### [EXTRAIT FOURNI]
::::::::::
Certains parmi les alcooliques qui lisent ce livre peuvent croire qu’ils sont capables de s’en sortir sans une aide spirituelle. Voici, pour vous, la suite de la conversation entre notre ami et son médecin.

« Vous avez l’état d’esprit d’un alcoolique chronique, lui a déclaré le médecin. À ma connaissance, aucune personne atteinte comme vous l’êtes ne s’est jamais rétablie. » Notre ami a eu l’impression que les portes de l’enfer se refermaient brusquement sur lui.

« N’y a-t-il pas d’exception ? » demanda-t-il au médecin.

« Oui, répliqua celui-ci, il y en a. Des exceptions à des cas comme le vôtre existent depuis les temps anciens. De temps à autre, des alcooliques ont parfois vécu ce qu’on appelle une expérience spirituelle vitale. Je considère ces événements comme des phénomènes. On pourrait les assimiler à de grands transferts et réaménagements d’ordre émotionnel. Les idées, les émotions et les attitudes qui dictaient jadis à ces hommes leur conduite sont soudainement mises de côté et ils deviennent dominés par un ensemble de conceptions et de principes entièrement nouveaux. J’ai tenté de provoquer ce genre de réaménagement émotionnel en vous. Mes méthodes ont réussi avec beaucoup de personnes mais n’ont jamais donné de résultats dans un cas comme le vôtre. »5

Ces paroles ont eu pour effet de rassurer un peu notre ami, qui était tout de même, se disait-il, un membre fidèle de l’Église. Cependant, son espoir s’est évanoui lorsque le médecin lui a affirmé qu’en dépit de la qualité de ses convictions religieuses, celles-ci ne pouvaient dans son cas donner lieu à l’expérience spirituelle vitale nécessaire.
::::::::::
### [DONNÉES ENREGISTRÉES]
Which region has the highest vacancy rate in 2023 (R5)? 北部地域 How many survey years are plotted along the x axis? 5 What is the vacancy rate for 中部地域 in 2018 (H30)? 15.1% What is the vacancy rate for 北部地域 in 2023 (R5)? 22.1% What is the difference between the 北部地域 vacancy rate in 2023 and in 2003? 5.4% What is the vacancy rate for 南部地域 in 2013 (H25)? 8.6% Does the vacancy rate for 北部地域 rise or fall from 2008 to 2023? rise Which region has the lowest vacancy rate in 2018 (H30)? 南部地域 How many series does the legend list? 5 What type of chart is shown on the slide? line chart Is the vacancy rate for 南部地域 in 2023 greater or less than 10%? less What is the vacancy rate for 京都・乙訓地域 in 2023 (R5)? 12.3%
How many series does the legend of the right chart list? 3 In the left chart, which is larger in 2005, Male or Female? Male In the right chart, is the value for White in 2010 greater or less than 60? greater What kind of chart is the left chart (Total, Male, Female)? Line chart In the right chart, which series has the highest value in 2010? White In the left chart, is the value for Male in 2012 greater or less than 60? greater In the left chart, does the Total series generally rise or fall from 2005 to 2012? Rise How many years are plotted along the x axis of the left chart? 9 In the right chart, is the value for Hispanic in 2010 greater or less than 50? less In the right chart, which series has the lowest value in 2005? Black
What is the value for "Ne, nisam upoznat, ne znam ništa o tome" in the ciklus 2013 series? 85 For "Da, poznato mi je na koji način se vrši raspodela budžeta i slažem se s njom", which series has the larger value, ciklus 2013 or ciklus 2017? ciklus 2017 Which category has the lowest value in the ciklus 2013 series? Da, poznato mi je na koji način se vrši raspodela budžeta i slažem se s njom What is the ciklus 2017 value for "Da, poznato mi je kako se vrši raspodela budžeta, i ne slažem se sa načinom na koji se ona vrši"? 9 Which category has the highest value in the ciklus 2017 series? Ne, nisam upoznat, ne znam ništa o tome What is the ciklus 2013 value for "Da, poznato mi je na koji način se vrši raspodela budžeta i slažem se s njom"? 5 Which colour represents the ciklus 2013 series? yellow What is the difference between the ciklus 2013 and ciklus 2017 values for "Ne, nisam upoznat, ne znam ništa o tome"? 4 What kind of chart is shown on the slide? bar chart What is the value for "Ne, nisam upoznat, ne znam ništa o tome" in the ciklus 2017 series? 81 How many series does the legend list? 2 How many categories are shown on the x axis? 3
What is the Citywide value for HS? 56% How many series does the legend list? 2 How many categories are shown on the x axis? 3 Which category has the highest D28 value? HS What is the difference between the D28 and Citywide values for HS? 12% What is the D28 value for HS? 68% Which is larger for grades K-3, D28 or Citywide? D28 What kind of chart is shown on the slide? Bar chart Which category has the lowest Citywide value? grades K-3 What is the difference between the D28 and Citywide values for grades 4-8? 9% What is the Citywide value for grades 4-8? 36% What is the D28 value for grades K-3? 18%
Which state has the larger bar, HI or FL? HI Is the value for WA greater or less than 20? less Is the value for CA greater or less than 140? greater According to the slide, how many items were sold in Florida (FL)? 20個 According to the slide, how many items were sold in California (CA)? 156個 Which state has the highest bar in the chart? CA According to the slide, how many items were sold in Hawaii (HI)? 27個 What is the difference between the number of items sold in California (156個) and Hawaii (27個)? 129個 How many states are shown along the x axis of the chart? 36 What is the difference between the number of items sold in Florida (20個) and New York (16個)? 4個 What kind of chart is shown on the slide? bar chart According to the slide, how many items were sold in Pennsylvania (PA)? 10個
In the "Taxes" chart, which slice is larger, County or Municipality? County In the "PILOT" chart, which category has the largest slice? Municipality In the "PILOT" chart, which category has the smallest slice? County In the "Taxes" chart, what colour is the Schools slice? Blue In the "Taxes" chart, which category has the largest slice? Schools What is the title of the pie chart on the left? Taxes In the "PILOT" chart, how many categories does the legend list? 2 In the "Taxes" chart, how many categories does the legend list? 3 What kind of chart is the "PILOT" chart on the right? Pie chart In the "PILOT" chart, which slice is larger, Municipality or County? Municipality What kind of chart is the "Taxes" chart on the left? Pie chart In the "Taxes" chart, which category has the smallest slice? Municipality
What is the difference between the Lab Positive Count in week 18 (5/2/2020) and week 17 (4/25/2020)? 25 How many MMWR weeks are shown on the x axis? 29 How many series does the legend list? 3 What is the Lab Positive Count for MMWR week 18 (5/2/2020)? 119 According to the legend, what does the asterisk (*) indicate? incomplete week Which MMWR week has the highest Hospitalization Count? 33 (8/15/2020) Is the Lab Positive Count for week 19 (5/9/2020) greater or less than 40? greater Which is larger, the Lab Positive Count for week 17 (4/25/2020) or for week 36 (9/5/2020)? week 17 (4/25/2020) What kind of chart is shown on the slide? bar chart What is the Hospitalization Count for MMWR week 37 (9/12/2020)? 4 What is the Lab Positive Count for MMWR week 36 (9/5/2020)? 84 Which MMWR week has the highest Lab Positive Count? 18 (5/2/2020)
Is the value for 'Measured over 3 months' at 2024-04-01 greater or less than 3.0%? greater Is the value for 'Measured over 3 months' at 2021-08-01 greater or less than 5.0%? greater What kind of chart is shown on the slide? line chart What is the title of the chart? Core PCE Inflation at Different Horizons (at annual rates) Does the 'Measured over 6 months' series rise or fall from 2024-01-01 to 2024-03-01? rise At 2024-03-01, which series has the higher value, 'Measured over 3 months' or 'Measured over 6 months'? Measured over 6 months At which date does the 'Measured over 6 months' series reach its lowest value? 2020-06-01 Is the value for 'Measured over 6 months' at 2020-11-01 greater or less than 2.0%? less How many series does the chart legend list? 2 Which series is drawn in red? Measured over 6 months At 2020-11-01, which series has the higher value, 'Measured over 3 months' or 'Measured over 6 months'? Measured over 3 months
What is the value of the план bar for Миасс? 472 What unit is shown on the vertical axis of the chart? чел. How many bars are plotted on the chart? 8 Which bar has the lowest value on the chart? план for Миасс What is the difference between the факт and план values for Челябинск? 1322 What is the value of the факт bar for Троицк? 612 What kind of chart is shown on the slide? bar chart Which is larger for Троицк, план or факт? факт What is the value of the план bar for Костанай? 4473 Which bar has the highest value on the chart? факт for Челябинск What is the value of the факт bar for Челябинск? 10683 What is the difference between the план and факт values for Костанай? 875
::::::::::
Reproduisez intégralement, sans la moindre modification, l'extrait fourni sur la conversation entre un alcoolique et son médecin.

Certains parmi les alcooliques qui lisent ce livre peuvent croire qu’ils sont capables de s’en sortir sans une aide spirituelle. Voici, pour vous, la suite de la conversation entre notre ami et son médecin.

« Vous avez l’état d’esprit d’un alcoolique chronique, lui a déclaré le médecin. À ma connaissance, aucune personne atteinte comme vous l’êtes ne s’est jamais rétablie. » Notre ami a eu l’impression que les portes de l’enfer se refermaient brusquement sur lui.

« N’y a-t-il pas d’exception ? » demanda-t-il au médecin.

« Oui, répliqua celui-ci, il y en a. Des exceptions à des cas comme le vôtre existent depuis les temps anciens. De temps à autre, des alcooliques ont parfois vécu ce qu’on appelle une expérience spirituelle vitale. Je considère ces événements comme des phénomènes. On pourrait les assimiler à de grands transferts et réaménagements d’ordre émotionnel. Les idées, les émotions et les attitudes qui dictaient jadis à ces hommes leur conduite sont soudainement mises de côté et ils deviennent dominés par un ensemble de conceptions et de principes entièrement nouveaux. J’ai tenté de provoquer ce genre de réaménagement émotionnel en vous. Mes méthodes ont réussi avec beaucoup de personnes mais n’ont jamais donné de résultats dans un cas comme le vôtre. »5

Ces paroles ont eu pour effet de rassurer un peu notre ami, qui était tout de même, se disait-il, un membre fidèle de l’Église. Cependant, son espoir s’est évanoui lorsque le médecin lui a affirmé qu’en dépit de la qualité de ses convictions religieuses, celles-ci ne pouvaient dans son cas donner lieu à l’expérience spirituelle vitale nécessaire.